==== Metin bölümü

Reklamın kalbi İstanbul’da atıyor. Ancak, Anadolu’nun dört bir yanındaki reklam ajansları da büyümeleri ve yaptıkları çalışmalarıyla öne çıkmaya başladılar. Bazıları sektörel, bir bölümü de bölgele...
Reklamın kalbi İstanbul’da atıyor. Ancak, Anadolu’nun dört bir yanındaki reklam ajansları da büyümeleri ve yaptıkları çalışmalarıyla öne çıkmaya başladılar. Bazıları sektörel, bir bölümü de bölgelerindeki büyük şirketlerle işbirliğine gidiyor. Aralarında “marka” stratejisi oluşturan, imaj kampanyası yapan ve ciddi sonuçlara ulaşanlar da var. Birkaç milyon dolarlık cirolara ulaşan yerel ajansların hedefinde ise yerel büyük şirketlerin İstanbul’a gidişini önlemek…
Ünlü çay markası Sir Winston Tea, 2001 yılında Türkiye pazarına girmeye karar verdiğinde, agresif bir reklam kampanyası yapma stratejisini benimsemişti. Kampanyada, markanın İngiliz kimliğini vurgulamak amacıyla da ünlü İngiliz kahramanlar, Sharlock Holmes, Robin Hood ve James Bond kullanılacaktı.
Reklamda her bir kahraman farklı serüvenler yaşarken, bir şekilde çayla karşılaşıyor ve aynı tepkiyi veriyorlardı: “Oh my God!” Kampanyanın reklam filmi tüm ulusal kanallarda dönerken, gazete ve dergilerde de ilanları yayınlandı. Yapılan çalışma, beklenenin üstünde başarı gösterdi ve markanın bilinirliliği hedeflenenin üstüne çıktı.
İngilizleri şaşırtan bu başarılı reklam çalışmasının arkasında ise İzmir merkezli bir ajans vardı. Ege Bölgesi’ne yönelik hizmet veren Parma Ajans, yılda 1 milyon dolar düzeyinde ciro yapabilecek düzeye ulaştı. Müşterileri arasında Pehlivanoğlu, Doğtaş ve Kipa gibi yerel şirketler de bulunuyor. Örneğin, 1991 yılında Pehlivanoğlu marketler zinciri için yaptığı “kurumsal imaj” ve “logo” çalışmaları, sektördeki diğer şirketler tarafından da büyük beğeni topladı. Önce bir amblem oluşturuldu, ardından mağaza tasarımları yenilendi. Bunu, iletişim kampanyası izledi. “Şok fiyatlar” sloganı, ilk defa bu kampanyada kullanıldı. Sonuçta şirketin marka bilinirliliği yüzde 90’lara kadar oluştu.

========

## Problem:
Anadolu'daki reklam ajanslarını anlatan metinde "İngilizleri şaşırtan bu" ifadesinden "90’lara kadar oluştu." ifadesine kadar olan kısmı hiç değiştirmeden yeniden yazar mısınız?

==== Veri bloğu

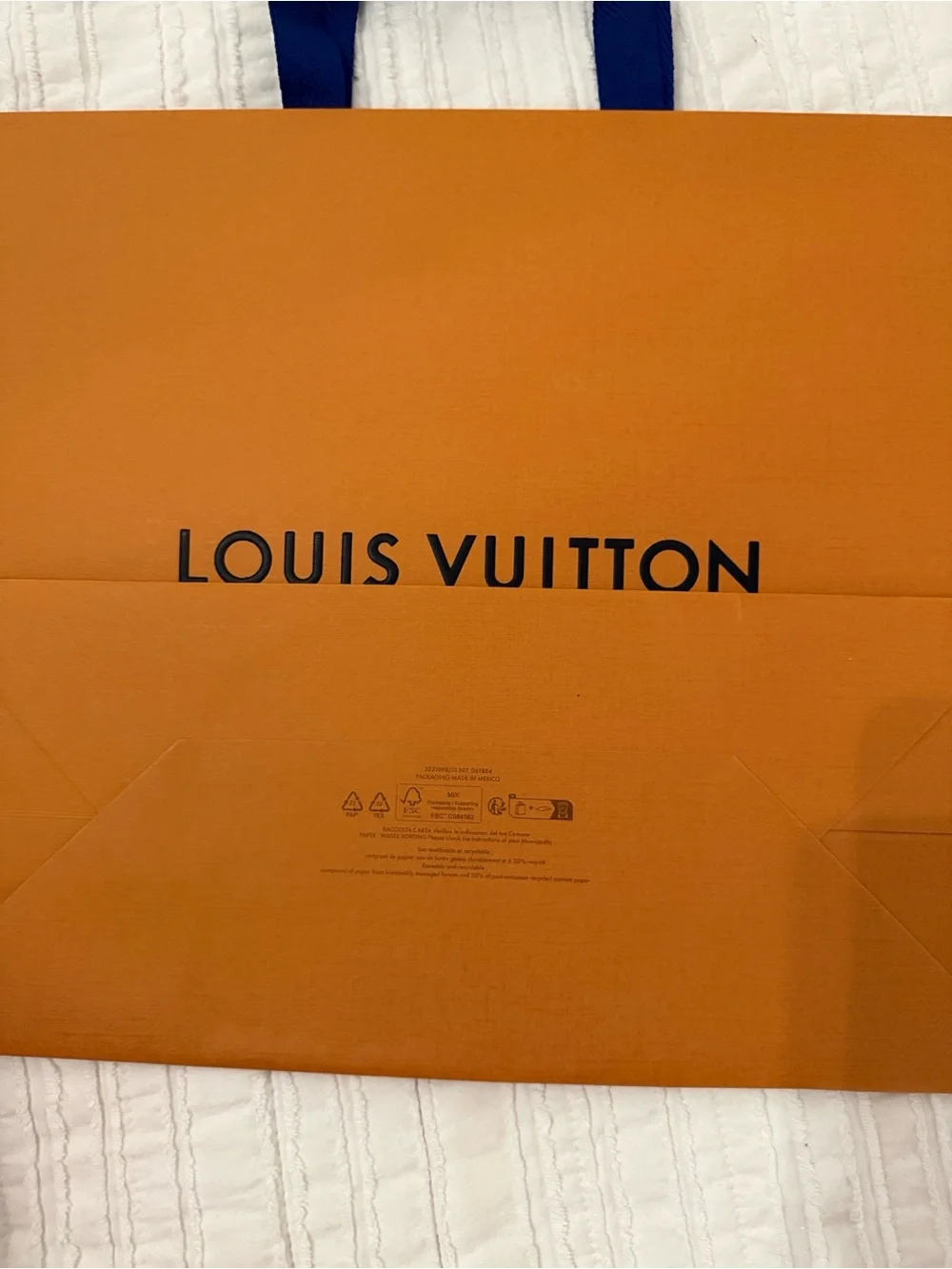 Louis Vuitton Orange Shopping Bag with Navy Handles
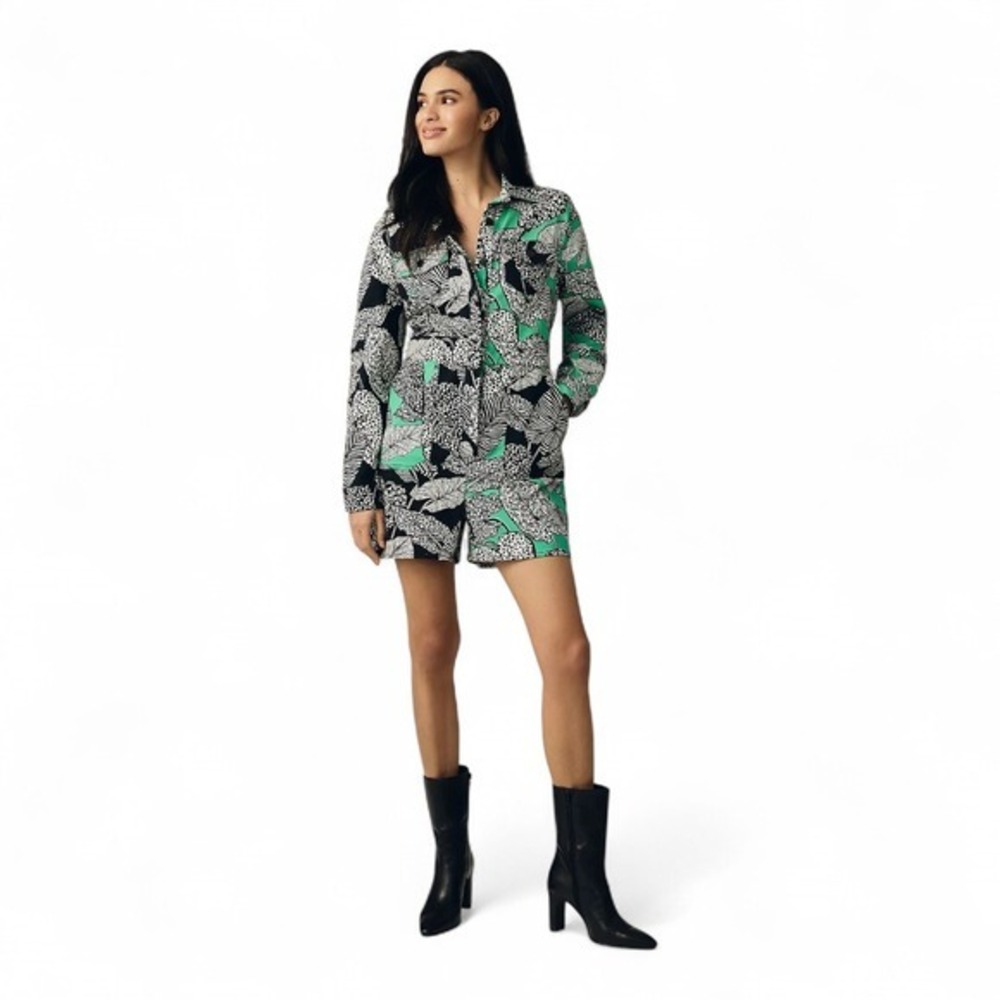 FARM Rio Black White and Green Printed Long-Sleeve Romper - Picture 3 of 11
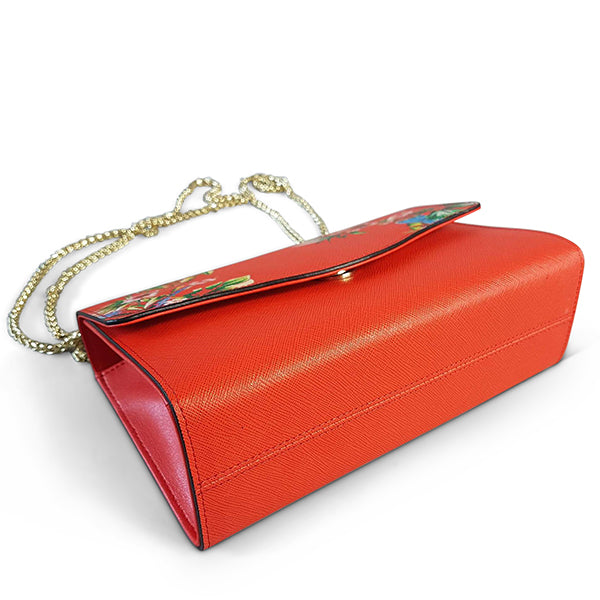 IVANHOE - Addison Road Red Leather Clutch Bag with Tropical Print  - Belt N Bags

========

## Cevap alanı:
İngilizleri şaşırtan bu başarılı reklam çalışmasının arkasında ise İzmir merkezli bir ajans vardı. Ege Bölgesi’ne yönelik hizmet veren Parma Ajans, yılda 1 milyon dolar düzeyinde ciro yapabilecek düzeye ulaştı. Müşterileri arasında Pehlivanoğlu, Doğtaş ve Kipa gibi yerel şirketler de bulunuyor. Örneğin, 1991 yılında Pehlivanoğlu marketler zinciri için yaptığı “kurumsal imaj” ve “logo” çalışmaları, sektördeki diğer şirketler tarafından da büyük beğeni topladı. Önce bir amblem oluşturuldu, ardından mağaza tasarımları yenilendi. Bunu, iletişim kampanyası izledi. “Şok fiyatlar” sloganı, ilk defa bu kampanyada kullanıldı. Sonuçta şirketin marka bilinirliliği yüzde 90’lara kadar oluştu.